- Excerpted text:
------

A decade later, multiple artists now have official partnerships with CCP to create EVE-based work. Andrew, whom I sat alongside during that first Fanfest roundtable, has since published two books on the history of EVE. And I recently spent two years working with a company in Poland—alongside CCP—on a massive EVE-based board game, which will soon be shipping to players.
Back in 2008, I never could have imagined that this internet spaceship game would become such an integral part of my life. That it would take me around the world, introduce me to thousands of incredible people, and allow me to share my art with such an amazing community. EVE didn’t just change my life—it completely transformed it.
One day my Son asked me to come see this new game he had downloaded on his computer. He showed me a spaceship spinning in a station and then undocked it into space. I was hooked. I went and downloaded the game on my computer and asked him what he knew about it. Not much, other than it was made by a company in Iceland. I had always been fascinated by Iceland, the Vikings, the volcanos, it's history. And so I named by new character after the capital and just wrote it out the way it sounded (or as close as I could manage) so it sounded like a name. And Rixx Javix was born.
Hi, Eve online is very advanced game in terms of economic, everything can change drastically in only few hours/days! Game teached me how basic economics can work and how to use it to your advantage,how some changes from the developer (let's say the developer in real life is a country) or the some unexpected events can affect prices on the market! Let's say there's a PI item and there are only a few producers of that item, one of the guys is the main producers with many characters producing this item, and he just burn out and don't play the game. What happens? Input of this item is too low and the prices skyrockets! The same is with factories and taxes(espiecially with consumers one's on cigaretes and alcochol) in real life! If you hear that prices of glass which is used to produce bottles for beer in real life skyrockets or the taxes on alcochol are raised you can use this to your advantage and buy as a shop owner bigger stockpiles of that beer earlier so you can make a better profit of that! The game teached me how trading works in real life! That's the thing!

------

- Work required: Continue the player accounts of how EVE Online changed their lives, starting after the last sentence shown.

- Dataset:
------

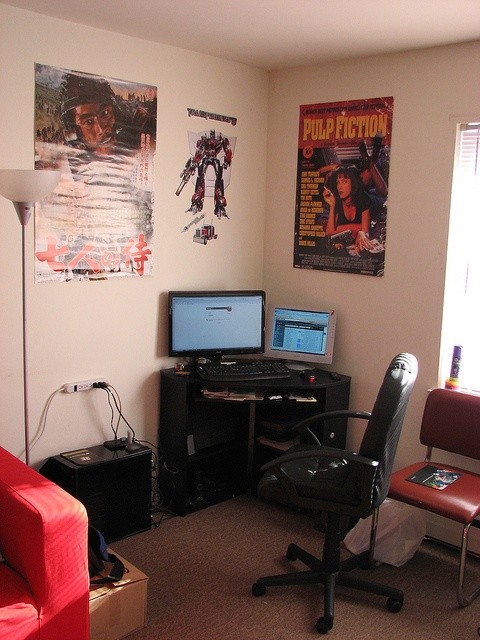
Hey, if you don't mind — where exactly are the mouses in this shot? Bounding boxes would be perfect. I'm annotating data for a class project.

------

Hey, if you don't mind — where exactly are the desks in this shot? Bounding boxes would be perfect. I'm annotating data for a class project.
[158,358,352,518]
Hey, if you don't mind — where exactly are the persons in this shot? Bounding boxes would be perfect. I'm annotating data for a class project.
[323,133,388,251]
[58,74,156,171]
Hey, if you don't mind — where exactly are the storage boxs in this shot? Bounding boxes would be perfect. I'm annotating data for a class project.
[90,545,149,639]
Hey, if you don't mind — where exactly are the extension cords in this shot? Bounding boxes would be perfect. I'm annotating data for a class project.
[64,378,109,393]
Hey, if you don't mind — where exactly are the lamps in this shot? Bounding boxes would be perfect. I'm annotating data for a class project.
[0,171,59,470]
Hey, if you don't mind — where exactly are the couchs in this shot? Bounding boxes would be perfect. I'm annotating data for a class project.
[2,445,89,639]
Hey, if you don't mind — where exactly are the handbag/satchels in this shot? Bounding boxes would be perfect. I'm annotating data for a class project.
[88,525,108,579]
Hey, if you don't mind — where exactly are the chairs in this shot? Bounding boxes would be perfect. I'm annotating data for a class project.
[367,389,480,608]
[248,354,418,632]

------

- Exercise response:
Even before I started playing Eve Online in 2008 I have always been into website design and administration of servers (full stack dev). Coming into Eve Online, discovering the API, as well as the various 3rd party tools that had been created I felt right in place. I started working with the eve-kill folks and improved the killboard and kept it from imploding in on itself. I also began creating other sites as well as my own killboard and have since been maintained and improved upon that killboard: zkillboard.com. The website has enjoyed an average of 100k-150k distinct users per month for well over a decade!
All of this translates into vastly improving my skillsets in various programming languages (PHP, JavaScript, etc.) which improved my professional life as well. These improvements pushed me further to get an MBA in Information Technology which in turn has provided excellent new job opportunities .
In summary, Eve Online has had a massive butterfly effect on my life from personal relationships (friendship is the best ship), stress management, professional relationships, education, and working knowledge of mixing various technologies. Thank you CCP for a fun game and the unexpected side effect of continuous self improvement.